* BEGIN Excerpted data *
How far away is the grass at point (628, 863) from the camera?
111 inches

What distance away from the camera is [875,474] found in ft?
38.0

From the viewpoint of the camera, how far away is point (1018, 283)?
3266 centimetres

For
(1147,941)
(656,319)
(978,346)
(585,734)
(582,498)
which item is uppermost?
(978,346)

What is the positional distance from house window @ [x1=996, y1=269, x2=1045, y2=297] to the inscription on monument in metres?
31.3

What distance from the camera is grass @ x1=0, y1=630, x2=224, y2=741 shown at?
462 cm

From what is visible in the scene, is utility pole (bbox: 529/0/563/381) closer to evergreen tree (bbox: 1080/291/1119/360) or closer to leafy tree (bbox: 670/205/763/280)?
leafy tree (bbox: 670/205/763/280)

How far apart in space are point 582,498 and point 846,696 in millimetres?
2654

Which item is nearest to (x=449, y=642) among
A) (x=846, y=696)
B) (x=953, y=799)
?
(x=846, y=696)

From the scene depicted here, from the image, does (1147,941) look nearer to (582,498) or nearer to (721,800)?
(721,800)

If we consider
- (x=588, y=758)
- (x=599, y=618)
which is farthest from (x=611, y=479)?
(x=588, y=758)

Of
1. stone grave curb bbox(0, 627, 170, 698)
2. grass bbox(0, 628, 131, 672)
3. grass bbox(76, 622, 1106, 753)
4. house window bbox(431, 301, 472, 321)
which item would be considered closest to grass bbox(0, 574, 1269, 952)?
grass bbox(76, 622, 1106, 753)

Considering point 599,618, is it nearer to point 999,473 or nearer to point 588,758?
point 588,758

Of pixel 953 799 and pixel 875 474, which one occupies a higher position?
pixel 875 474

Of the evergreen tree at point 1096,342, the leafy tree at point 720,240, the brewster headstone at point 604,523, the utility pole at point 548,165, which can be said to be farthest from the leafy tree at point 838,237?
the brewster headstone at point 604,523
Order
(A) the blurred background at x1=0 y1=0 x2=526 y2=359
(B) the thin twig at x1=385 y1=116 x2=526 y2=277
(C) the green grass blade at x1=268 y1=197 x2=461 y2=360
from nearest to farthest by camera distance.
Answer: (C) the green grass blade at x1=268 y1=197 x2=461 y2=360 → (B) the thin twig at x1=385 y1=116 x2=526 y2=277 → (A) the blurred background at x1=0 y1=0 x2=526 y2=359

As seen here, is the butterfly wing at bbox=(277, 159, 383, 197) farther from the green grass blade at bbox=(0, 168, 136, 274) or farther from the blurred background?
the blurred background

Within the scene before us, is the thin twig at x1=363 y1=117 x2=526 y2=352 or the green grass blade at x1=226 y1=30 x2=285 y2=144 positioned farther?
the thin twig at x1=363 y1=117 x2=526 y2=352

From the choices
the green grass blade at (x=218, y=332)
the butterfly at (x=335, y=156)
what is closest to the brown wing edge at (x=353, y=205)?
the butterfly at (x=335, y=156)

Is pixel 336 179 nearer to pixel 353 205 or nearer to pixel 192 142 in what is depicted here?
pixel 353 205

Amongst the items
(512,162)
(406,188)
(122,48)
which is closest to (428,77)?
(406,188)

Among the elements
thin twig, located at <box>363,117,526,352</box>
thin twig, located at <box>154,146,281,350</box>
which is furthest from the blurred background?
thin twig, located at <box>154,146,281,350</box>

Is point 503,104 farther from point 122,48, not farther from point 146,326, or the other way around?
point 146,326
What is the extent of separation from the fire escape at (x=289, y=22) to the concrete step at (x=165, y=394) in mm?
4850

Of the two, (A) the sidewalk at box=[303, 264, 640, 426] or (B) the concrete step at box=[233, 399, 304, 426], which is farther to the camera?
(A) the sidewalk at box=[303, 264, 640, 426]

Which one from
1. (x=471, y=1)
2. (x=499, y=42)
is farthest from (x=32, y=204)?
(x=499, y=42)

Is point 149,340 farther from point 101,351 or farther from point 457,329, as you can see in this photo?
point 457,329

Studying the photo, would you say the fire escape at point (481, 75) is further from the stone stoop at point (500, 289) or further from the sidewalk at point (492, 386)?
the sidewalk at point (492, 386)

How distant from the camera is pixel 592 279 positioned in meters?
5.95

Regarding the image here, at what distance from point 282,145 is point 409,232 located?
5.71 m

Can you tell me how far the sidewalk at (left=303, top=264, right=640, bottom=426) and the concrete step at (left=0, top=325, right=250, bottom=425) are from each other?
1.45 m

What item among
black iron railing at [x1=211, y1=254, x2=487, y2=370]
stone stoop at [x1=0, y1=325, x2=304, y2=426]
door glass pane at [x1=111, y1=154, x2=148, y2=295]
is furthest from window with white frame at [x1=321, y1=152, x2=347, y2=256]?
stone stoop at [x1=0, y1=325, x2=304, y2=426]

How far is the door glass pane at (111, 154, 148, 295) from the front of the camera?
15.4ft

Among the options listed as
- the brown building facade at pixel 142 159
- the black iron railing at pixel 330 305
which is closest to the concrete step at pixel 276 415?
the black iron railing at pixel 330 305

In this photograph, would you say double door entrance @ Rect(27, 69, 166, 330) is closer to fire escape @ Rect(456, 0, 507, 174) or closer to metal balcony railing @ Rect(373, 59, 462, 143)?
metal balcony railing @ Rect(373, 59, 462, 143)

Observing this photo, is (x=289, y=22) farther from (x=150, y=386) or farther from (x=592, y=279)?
* END Excerpted data *
§ Work instructions
Return exactly, and only, the line containing "Regarding the image" and every line after it through the end of the material.

§ The response
Regarding the image here, at what distance from point 282,145 is point 409,232 located?
5.71 m

Can you tell me how far the sidewalk at (left=303, top=264, right=640, bottom=426) and the concrete step at (left=0, top=325, right=250, bottom=425) are from each other?
1.45 m

What item among
black iron railing at [x1=211, y1=254, x2=487, y2=370]
stone stoop at [x1=0, y1=325, x2=304, y2=426]
door glass pane at [x1=111, y1=154, x2=148, y2=295]
is furthest from window with white frame at [x1=321, y1=152, x2=347, y2=256]?
stone stoop at [x1=0, y1=325, x2=304, y2=426]

How far is the door glass pane at (111, 154, 148, 295) from the front of the camera?
15.4ft

Among the options listed as
- the brown building facade at pixel 142 159
- the black iron railing at pixel 330 305
which is closest to the concrete step at pixel 276 415?
the black iron railing at pixel 330 305

In this photograph, would you say double door entrance @ Rect(27, 69, 166, 330) is closer to fire escape @ Rect(456, 0, 507, 174) or closer to metal balcony railing @ Rect(373, 59, 462, 143)?
metal balcony railing @ Rect(373, 59, 462, 143)

Observing this photo, is (x=289, y=22) farther from (x=150, y=386) or farther from (x=592, y=279)?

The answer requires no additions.